═══ TEXT BLOCK
Les Jeux Qu'ils Jouent: How PSG Could Game UEFA's Financial Fair Play Regulations
By: Gabe Lezra
In February of 2015, the Premier League sent shockwaves through the global sports media market when it announced an astonishing three-year broadcast deal worth a whopping 5.136 billion pounds. The deal altered the footballing landscape, gifting English sides, on average 71 percent more revenue year-over-year over the course of the three-year contract. The ramifications of the transaction on the broader footballing universe are hard to overstate, though one obvious result is the vast inflation in the value of player contracts: Liverpool, for example, recently announced the signing of 26 year-old Dutch defender Virgil van Dijk from Southampton for GBP75m, smashing the world record fee for a defender.
One interesting secondary beneficiary of the Premier League’s windfall could be the current home of the world’s most expensive player, Paris St. Germain. In the summer of 2017 PSG outspent even Milan and splurged on two attackers whose combined transfer fees could reach well over €400 million: French wunderkind Kylian Mbappe (€180 million from Monaco in 2018), and Brazilian superstar Neymar (€222 million from Barcelona). These superstar’s salaries, combined with those of the other high-paid stars on their rosters, makes PSG among the highest spenders, year over year, in the history of competitive football.
══════
═══ INFORMATION SHOWN
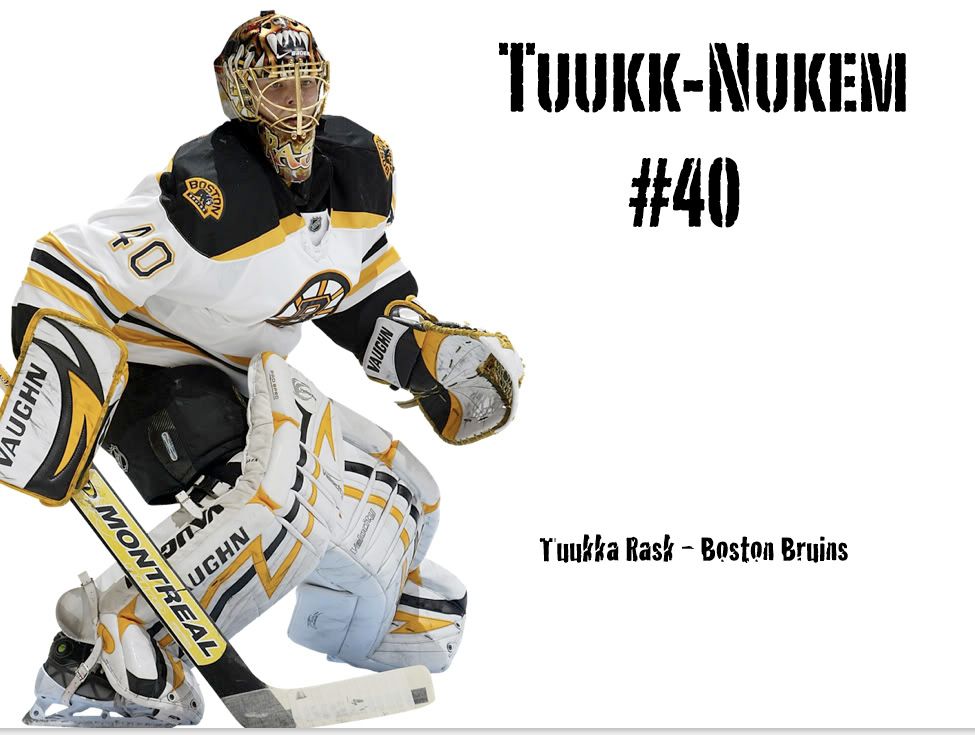 All Bruins Wallpapers HERE! bruins wallpaper. All Bruins Wallpapers HERE!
══════
--- TASKS ---
a) Answer these questions from the article on PSG and UEFA's Financial Fair Play rules:
(i) What was the value of the Premier League broadcast deal announced in February 2015?
(ii) From which club did Liverpool sign Virgil van Dijk, and for what fee?
(iii) From which club did PSG sign Neymar, and for how much?
b) Extend the article on PSG and UEFA's Financial Fair Play rules beyond its final paragraph.

--- ACTIVITY ANSWERS ---
a)
(i) 5.136 billion pounds
(ii) Southampton, for GBP75m
(iii) Barcelona, for €222 million

b)
In 2011, UEFA began to discuss a series of regulations that would, at least in theory, force European clubs to be more financially stable. UEFA President Michel Platini noted how well the American professional sports leagues had weathered the 2008 financial crisis, and wanted to design a system that would “protect” clubs from flighty billionaire owners who may cut and run should a team begin to flag. As these rules were implemented, a number of commentators complained that they essentially enforced a pre-existing hierarchy: clubs with more diverse revenue streams in place (read: the old guard of Real Madrid, Barcelona, Manchester United) would not be punished, while the sides backed by football’s “new money” (read: Manchester City and PSG) would suffer the consequences.
These critics have a point—one that became especially salient after the two nouveau-riche clubs mentioned above were fined by UEFA for FFP violations. However, as the regulations have evolved in practice, clubs have worked out new financial strategies that allow them to continue to spend huge amounts of money while shirking FFP. In particular, PSG, due to its corporate structure, ownership and media entanglements, should be able to structure its finances in a way that will allow it to continue to evade FFP scrutiny every year.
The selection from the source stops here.